Absinthe, the alcoholic beverage steeped in legend and myth, has found a home at The Black Squirrel after U.S. regulators lifted the 95-year-old ban in 2007.
The licorice-flavored liquid was incredibly popular among 19th-century European artists, notably Pablo Picasso and Vincent Van Gogh, who extolled the creative property of the beverage and put it to canvas.

The 136-proof drink eventually succumbed to its wild and crazy image, plus the erroneous claim that it produced hallucinations, and was banned in the U.S. in 1912.
Absinthe consumption is steeped in ritual. The Black Squirrel serves absinthe in the following manner: An ounce of absinthe is poured into a glass. An absinthe spoon carrying a cube of sugar is placed over the glass. Another half ounce of absinthe is poured over the spoon carrying the sugar. Icy water then drips onto the spoon and melts the sugar to complete the concoction dubbed the green fairy.

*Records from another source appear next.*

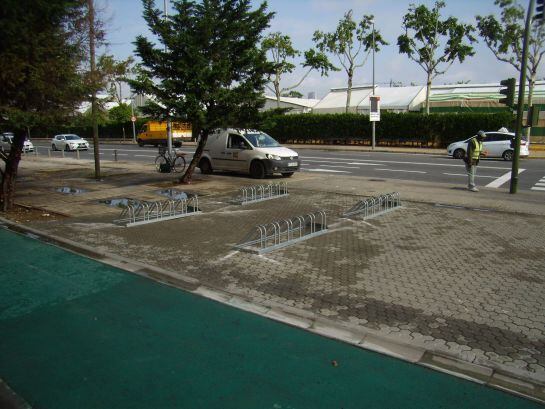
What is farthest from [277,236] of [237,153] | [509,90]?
[237,153]

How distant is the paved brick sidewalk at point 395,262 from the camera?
15.0 feet

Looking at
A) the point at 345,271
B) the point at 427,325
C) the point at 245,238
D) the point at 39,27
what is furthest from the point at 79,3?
the point at 427,325

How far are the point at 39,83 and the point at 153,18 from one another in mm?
5270

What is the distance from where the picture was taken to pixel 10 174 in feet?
36.0

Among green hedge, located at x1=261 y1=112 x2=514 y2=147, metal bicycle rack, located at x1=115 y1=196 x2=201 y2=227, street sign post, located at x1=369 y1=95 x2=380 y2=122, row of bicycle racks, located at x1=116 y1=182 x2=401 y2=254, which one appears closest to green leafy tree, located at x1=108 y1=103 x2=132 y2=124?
green hedge, located at x1=261 y1=112 x2=514 y2=147

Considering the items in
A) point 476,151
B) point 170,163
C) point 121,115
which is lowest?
point 170,163

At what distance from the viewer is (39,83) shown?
30.4ft

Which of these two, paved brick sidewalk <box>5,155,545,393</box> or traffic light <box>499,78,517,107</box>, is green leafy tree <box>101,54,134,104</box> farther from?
traffic light <box>499,78,517,107</box>

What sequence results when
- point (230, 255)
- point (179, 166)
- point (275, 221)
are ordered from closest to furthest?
1. point (230, 255)
2. point (275, 221)
3. point (179, 166)

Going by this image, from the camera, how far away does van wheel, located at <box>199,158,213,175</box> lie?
17969 millimetres

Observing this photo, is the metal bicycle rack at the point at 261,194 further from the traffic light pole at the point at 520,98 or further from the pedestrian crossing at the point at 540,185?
the pedestrian crossing at the point at 540,185

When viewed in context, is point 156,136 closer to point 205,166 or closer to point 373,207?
point 205,166

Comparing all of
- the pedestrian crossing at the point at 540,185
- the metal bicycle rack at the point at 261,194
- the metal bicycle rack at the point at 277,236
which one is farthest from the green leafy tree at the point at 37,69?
the pedestrian crossing at the point at 540,185

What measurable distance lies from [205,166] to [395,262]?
12419 mm
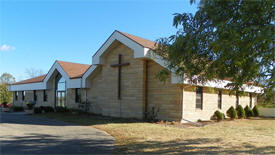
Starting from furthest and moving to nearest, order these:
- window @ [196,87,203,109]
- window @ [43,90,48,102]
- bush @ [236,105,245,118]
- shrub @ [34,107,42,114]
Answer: window @ [43,90,48,102] < shrub @ [34,107,42,114] < bush @ [236,105,245,118] < window @ [196,87,203,109]

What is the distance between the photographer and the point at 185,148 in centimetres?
734

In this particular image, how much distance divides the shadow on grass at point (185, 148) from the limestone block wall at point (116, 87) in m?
7.40

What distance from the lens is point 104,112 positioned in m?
18.2

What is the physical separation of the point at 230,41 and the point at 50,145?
22.1 ft

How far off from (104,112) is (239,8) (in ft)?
47.4

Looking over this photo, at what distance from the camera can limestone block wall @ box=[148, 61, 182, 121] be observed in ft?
46.0

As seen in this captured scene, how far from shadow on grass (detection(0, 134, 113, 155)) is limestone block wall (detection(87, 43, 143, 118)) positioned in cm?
726

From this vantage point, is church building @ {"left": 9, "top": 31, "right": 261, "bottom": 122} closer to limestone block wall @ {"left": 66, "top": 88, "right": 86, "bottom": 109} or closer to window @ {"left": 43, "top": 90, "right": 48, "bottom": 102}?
limestone block wall @ {"left": 66, "top": 88, "right": 86, "bottom": 109}

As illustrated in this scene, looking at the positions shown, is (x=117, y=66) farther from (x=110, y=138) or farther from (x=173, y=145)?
(x=173, y=145)

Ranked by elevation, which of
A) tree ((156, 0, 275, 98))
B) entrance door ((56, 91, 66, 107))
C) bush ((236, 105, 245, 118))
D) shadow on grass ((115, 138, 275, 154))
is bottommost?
bush ((236, 105, 245, 118))

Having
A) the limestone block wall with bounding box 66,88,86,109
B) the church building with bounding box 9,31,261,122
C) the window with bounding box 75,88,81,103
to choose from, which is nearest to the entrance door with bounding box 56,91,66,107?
the limestone block wall with bounding box 66,88,86,109

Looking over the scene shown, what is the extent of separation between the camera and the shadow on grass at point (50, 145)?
7016mm

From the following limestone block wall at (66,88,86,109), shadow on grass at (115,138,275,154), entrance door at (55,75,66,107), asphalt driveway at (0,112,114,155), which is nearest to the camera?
shadow on grass at (115,138,275,154)

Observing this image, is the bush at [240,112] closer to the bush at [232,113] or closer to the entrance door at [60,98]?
the bush at [232,113]
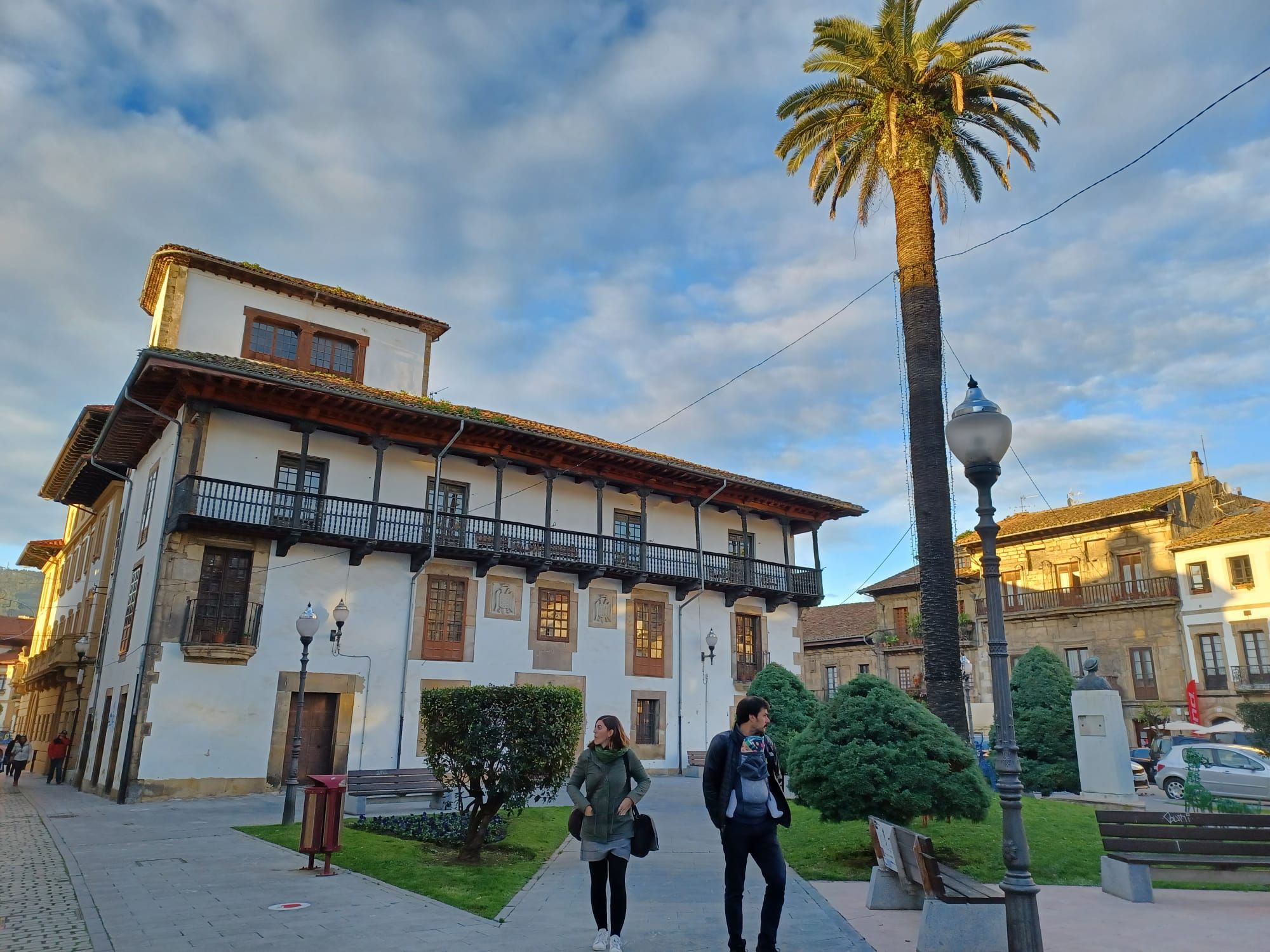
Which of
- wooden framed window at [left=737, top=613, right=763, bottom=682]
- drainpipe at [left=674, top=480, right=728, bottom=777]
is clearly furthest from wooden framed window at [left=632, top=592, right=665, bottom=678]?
wooden framed window at [left=737, top=613, right=763, bottom=682]

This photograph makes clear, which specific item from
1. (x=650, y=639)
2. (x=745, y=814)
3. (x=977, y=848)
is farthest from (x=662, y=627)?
(x=745, y=814)

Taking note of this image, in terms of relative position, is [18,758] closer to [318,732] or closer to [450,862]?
Result: [318,732]

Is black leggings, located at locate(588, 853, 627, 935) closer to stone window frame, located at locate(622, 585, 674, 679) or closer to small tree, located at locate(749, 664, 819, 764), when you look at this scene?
small tree, located at locate(749, 664, 819, 764)

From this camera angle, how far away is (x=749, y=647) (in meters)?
28.6

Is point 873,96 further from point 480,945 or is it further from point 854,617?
point 854,617

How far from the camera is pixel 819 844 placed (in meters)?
11.1

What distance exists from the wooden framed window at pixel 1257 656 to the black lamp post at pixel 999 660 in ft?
112

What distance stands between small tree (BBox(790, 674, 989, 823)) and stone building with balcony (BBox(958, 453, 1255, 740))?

The Black Squirrel carries five brands of absinthe:

  • Pernod Fils – Once the most popular brand of absinthe until it was banned in 1915, Pernod Fils has returned after a 92-year absence. Made in a tradition that dates back to 1790, Pernod packs a wallop at 136 proof, or nearly 75 percent alcohol.
  • St. George – The American version of the classic distilled with organic wormwood. This 120-proof spirit is made in small batches and includes brandy and an array of fine herbs, making it one of the most drinkable absinthes available.
  • Leopold Brothers Verte – Following the nearly forgotten traditions of 19th-century master distillers, this Denver-based operation starts with grape spirit and grande wormwood. It then adds fennel, anise and of number of proprietary botanicals before distilling them in a hand-hammered copper pot still.
  • Lucid – Formulated by world renowned absinthe expert T.A. Breaux and distilled in strict accordance to traditional French methods. Unlike some imitators, Lucid is distilled entirely from spirits and European herbs, and uses no artificial additives, oils, or dyes.